Long thread following (broken formatting):

  • How do I know which images I have downloaded previously? (and how to do what’s asked in the previous question ;))

    • You can use singularity cache list to show the images that are cached

      • only states that I have 4 container files … There are 4 container file(s) using 871.38 MiB and 35 oci blob file(s) using 863.92 MiB of space Total space used: 1.69 GiB

        • That seems correct, or is there something wrong you think?

          • I’d like to know which images I have downloaded. (not just how many - sorry for being picky)

            • No problem! Could you try singularity cache list --verbose?

            • sure. a long list starting

NAME                     DATE CREATED           SIZE             TYPE
09815c5f37d2d8d87131e1   2021-10-14 14:24:58    51.58 MiB        blob
11bea08770a32e30917346   2021-10-14 14:24:59    6.45 MiB         blob
1b26e7e7420778c281756c   2021-11-04 11:06:25    0.17 KiB         blob
  • is there any way to figure out to which images these things belong to?

    • It seems the only way is to do singularity inspect $HOME/.singularity/cache/blob/09815c5f37d2d8d87131e1 where the last part /blob/<number> can be extracted from the singularity cache list --verbose list

      • partial success: works for lines where type is oci-tmp, not for the blobs …

singularity inspect $HOME/.singularity/cache/oci-tmp/8f343633898c500138979065b62ecb50be4a29f8e7adfadd8f0b168d2642eab1 amd64 Thursday_4_November_2021_11:7:2_EET
org.label-schema.schema-version: 1.0
org.label-schema.usage.singularity.deffile.bootstrap: docker
org.label-schema.usage.singularity.deffile.from: tensorflow/tensorflow:latest
org.label-schema.usage.singularity.version: 3.7.4-1
  • Is there nothing under ls $HOME/.singularity/blob?

    • there is

singularity inspect $HOME/.singularity/cache/blob/blobs/sha256/09815c5f37d2d8d87131e14e10a137967abea40bbb74888e4624281dd0a55ab3
FATAL:   Failed to open image $HOME/.singularity/cache/blob/blobs/sha256/09815c5f37d2d8d87131e14e10a137967abea40bbb74888e4624281dd0a55ab3: image format not recognized
  • Then I’m out of ideas, will ask someone else to follow-up

    • all fine, just need to remember to use the lines with type==oci-tmp only … that’s sufficient, thanks for the help (inspect … did the trick :-) )

    • please note that the cache does not keep track of all the actual images you have downloaded.
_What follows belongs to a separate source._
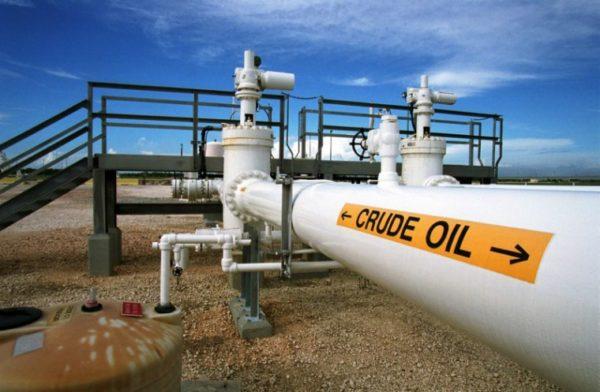 crude-oil-pipe1 An Oil Pipeline:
So even after singularity cache clean the image files will still lie around on your file system taking up space, so in that sense you need to keep track of them yourself

  • Sabry, can you re-explain the use of --bind as when I try singularity exec --bind /path/containers/data:/data2 bioperl_latest.sif head -n2 /data2/input.txt as for me it fails to mount

    • Are you literally using “/path/to/containers/data”? Should be the actual path to your data.

    • I had left the containers word in the path! thanks! :)

      • :+1:

    • just to make sure I understand: this means that the files I want singularity to access need to be in the same directory than the container image?

      • No, it needs to be in one of the directories that are bind mounted into the container. On our systems, the default is that your $HOME is mounted automatically, which means that you can access anything that is in your home regardless of where the container image is located (it will be called /cluster/home/$USER also inside the container). For anything else (/cluster/project, /cluster/work etc) you’ll have to explicitly --bind the folder you want to access.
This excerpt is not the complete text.